実際には夫とともに生活しているにもかかわらず、公的な給付などを不正受給する目的で書類上の偽装離婚をしたという場合、それが発覚すれば厳しい対応が待っています。
例えば、児童扶養手当は、一般的には18歳までの子供がいるひとり親家庭に対して支給される公的手当の一種です。支給にあたっては、離婚などの事由が記載された戸籍謄本を提出して、受給対象者に該当することを認定してもらう必要があります。
虚偽の請求をした場合、法律によってそもそも支給が制限されますが、実際に受給してしまった金額がある場合は、国税徴収と同様の例によって、不正利得にあたる部分の取り立てが行われます。
何よりも、こうした場合は児童扶養手当法違反により3年以下の懲役のたは50万円以下の罰金となり、10年以下の懲役が法定刑である刑法の詐欺罪が適用される場合は、そちらのほうが優先されます。
生活保護に関しても、低収入世帯の最低限の生活保障を目的としたもので、廃止と復活を繰り返したひとり親家庭向けの母子加算とよばれる制度が知られており、この制度の適用を受けるための偽装離婚なども一時期問題化しました。

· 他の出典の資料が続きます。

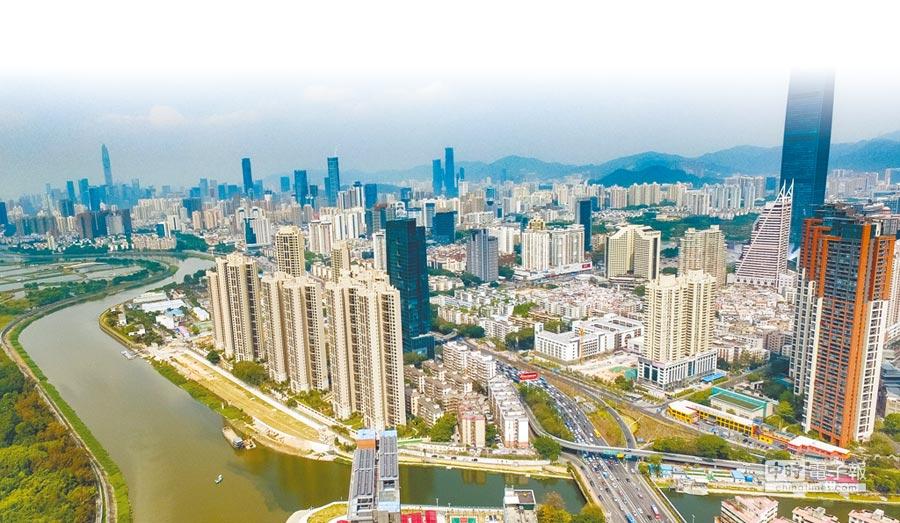 深圳的國際城市競爭力在大陸排名第一。圖為深圳市景。(新華社資料照片)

そこで、生活保護の場合には、ケースワーカーの自宅訪問による確認などが児童扶養手当以上に厳重に行われています。
生活保護法にも不正な手段で保護を受けた場合の罰則規定が同様にありますが、こちらは3年以下の懲役または100万円以下の罰金と重くなっています。刑法が適用できる場合はそちらが優先します。
また、不正利得があった場合については、受給した金額を返還させることに加えて、その金額の100分の40までの金額を別に徴収することが自治体に認められています。